Text to read:
· · ·
Monday, April 7, 2008

Atheism: A Positive Case

From Mark Vernon:

Question: 'Can a positive case be made for atheism?'.

The quick answer to the question is, fairly obviously I would have thought, yes. A positive case for atheism will inevitably have some holes in it, some weak points, just like a positive case for belief in God. But I am sure that many atheists here imagine that being an atheist is a positive thing, most of the time.

So I’d like to raise a slightly different challenge – not so much making a positive case for atheism, which would primarily be an intellectual exercise. But rather asking about the existential task of actually being an atheist – atheism as a way of life, as it were.

It is an interesting question because when you look at the writings of atheism’s greatest philosophers, I think they suggest that being an atheist, as opposed to just arguing about it, is actually tough.

Take Sartre. His existentialism is based upon what he takes to be the bottom line for we humans, that we exist, period. He argued that this leads to a kind of terror, since there can be no reason given for this existence. It’s thrown at us. We’ve got to make of it what we will. ‘It confronts man with a possibility of choice,’ he wrote. Hence words like ‘abandonment’, ‘despair’ and ‘condemnation’ litter his writings.

Sartre is taking a lead from Kierkegaard here. Kierkegaard thought that it was well-nigh impossible, not to be an atheist, but to be a Christian. Faith is too difficult to really make your own, quite as difficult as a father being told to kill his son, as he interpreted the story of Abraham and Isaac. So Kierkegaard said he was becoming a Christian. Sartre too seems to suggest that it is very difficult to be an atheist. Becoming an atheist is what he might hope for.
· · ·
To-do list:
1. Name every person mentioned in the post on atheism.
2. Continue the post on atheism as a way of life from its final sentence.
· · ·
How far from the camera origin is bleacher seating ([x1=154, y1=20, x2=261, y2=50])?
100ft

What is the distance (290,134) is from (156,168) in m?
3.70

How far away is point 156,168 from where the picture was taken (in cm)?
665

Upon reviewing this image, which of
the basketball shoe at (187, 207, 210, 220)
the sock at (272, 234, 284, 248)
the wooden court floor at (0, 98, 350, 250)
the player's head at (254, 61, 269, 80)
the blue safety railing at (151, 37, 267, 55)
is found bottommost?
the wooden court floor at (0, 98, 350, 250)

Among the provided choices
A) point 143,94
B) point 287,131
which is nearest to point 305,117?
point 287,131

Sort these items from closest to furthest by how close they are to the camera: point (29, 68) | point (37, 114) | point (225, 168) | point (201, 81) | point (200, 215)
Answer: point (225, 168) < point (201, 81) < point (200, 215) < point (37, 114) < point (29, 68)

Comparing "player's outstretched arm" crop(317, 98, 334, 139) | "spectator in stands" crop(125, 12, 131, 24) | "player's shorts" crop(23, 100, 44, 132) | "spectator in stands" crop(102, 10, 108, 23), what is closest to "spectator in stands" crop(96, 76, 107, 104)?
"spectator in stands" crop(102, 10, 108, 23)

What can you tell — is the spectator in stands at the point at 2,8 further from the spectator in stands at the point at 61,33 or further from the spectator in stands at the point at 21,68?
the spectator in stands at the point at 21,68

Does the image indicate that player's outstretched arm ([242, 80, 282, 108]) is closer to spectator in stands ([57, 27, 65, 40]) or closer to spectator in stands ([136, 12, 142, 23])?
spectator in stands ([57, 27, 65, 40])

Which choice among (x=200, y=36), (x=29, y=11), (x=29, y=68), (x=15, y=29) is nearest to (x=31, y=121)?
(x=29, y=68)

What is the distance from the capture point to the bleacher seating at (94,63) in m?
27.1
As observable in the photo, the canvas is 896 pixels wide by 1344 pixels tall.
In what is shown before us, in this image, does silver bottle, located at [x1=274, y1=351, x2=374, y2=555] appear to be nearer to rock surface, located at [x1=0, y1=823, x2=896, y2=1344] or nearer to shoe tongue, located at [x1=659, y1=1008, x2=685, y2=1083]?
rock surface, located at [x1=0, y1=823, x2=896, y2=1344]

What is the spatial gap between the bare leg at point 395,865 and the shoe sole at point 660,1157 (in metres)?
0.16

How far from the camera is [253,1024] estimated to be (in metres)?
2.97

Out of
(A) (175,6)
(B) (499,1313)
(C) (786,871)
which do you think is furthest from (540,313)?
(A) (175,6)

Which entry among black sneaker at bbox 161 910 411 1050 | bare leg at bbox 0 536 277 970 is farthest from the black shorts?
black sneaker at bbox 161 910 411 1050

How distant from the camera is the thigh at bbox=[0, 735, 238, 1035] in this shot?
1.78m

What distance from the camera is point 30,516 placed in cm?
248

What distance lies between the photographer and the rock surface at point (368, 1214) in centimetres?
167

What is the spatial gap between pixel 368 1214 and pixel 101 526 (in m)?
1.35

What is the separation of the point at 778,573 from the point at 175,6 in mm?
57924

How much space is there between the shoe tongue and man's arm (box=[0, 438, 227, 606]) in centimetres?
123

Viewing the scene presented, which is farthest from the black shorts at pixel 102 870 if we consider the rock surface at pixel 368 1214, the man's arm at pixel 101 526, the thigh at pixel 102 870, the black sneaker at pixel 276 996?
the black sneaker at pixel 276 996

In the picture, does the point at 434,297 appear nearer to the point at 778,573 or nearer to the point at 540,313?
· · ·
Answers for this exercise:
1. Mark Vernon, Sartre, Kierkegaard, Abraham, Isaac

2.
Further, there is a sense from this in which making an intellectual case for your atheism, as opposed to trying to be an atheist, is actually a distraction. It is a distraction from the existential angst of not believing in God. That is the real matter to get to grips with. Hence Sartre also writes:

Existentialism is not atheist in the sense that it would exhaust itself in demonstrations of the non-existence of God. It declares, rather, that even if God existed that would make no difference from its point of view. Not that we believe God does exist, but we think that the real problem is not that of His existence; what man needs is to find himself again and to understand that nothing can save him from himself, not even a valid proof of the existence of God.

So, I suspect that Sartre would say that the evangelical atheists of today risk abrogating their responsibility. They are a bit like the bishops and philosophers that Kierkegaard so loathed. They are so busy defending their intellectual edifices and self-justifications that they fail to address the real issue which is the great challenge of being an atheist, being a Christian.

Another great atheist was also very conscious of this. That was Nietzsche. You’ll remember how he ‘announces’ the death of God in The Gay Science. He does not do so by refuting the arguments for the existence of God, or celebrating the successes of Darwinism, say. Rather, he tells the story of a madman who one day went to the marketplace. His fellow human beings were going about their everyday, secular activities. And the madman cried out: ‘I seek God! I seek God!’. They laughed and mocked – asking whether God had got lost, or whether God was hiding, or if God is afraid of us? But then the madman turned on his tormenters. ‘I will tell you,’ he cried. ‘We have killed him – you and I.’

Nietzsche’s point is not to plead God’s cause. Rather it is indicate the ramifications of God’s departure from the modern world. The madman continues – for he is not really mad but a prophet, in the sense of someone who sees things clearly:

How could we drink up the sea? Who gave us the sponge to wipe away the entire horizon? What were we doing when we unchained this earth from its sun? Whither is it moving now? Whither are we moving? Away from all suns? Are we not plunging continually? Backward, sideward, forward, in all directions? Is there still any up or down? Are we not straying as through an infinite nothing? Do we not feel the breath of empty space? Has it not become colder? Is not night continually closing in on us?

It may have been inevitable that God died. It may have been desirable. Presumably Nietzsche thought so. However, this did not blind him to the great problems it would throw up for humankind. Problems of how to ground morality, how to locate a sense of meaning, how to orientate ourselves through our lives. How to be an atheist.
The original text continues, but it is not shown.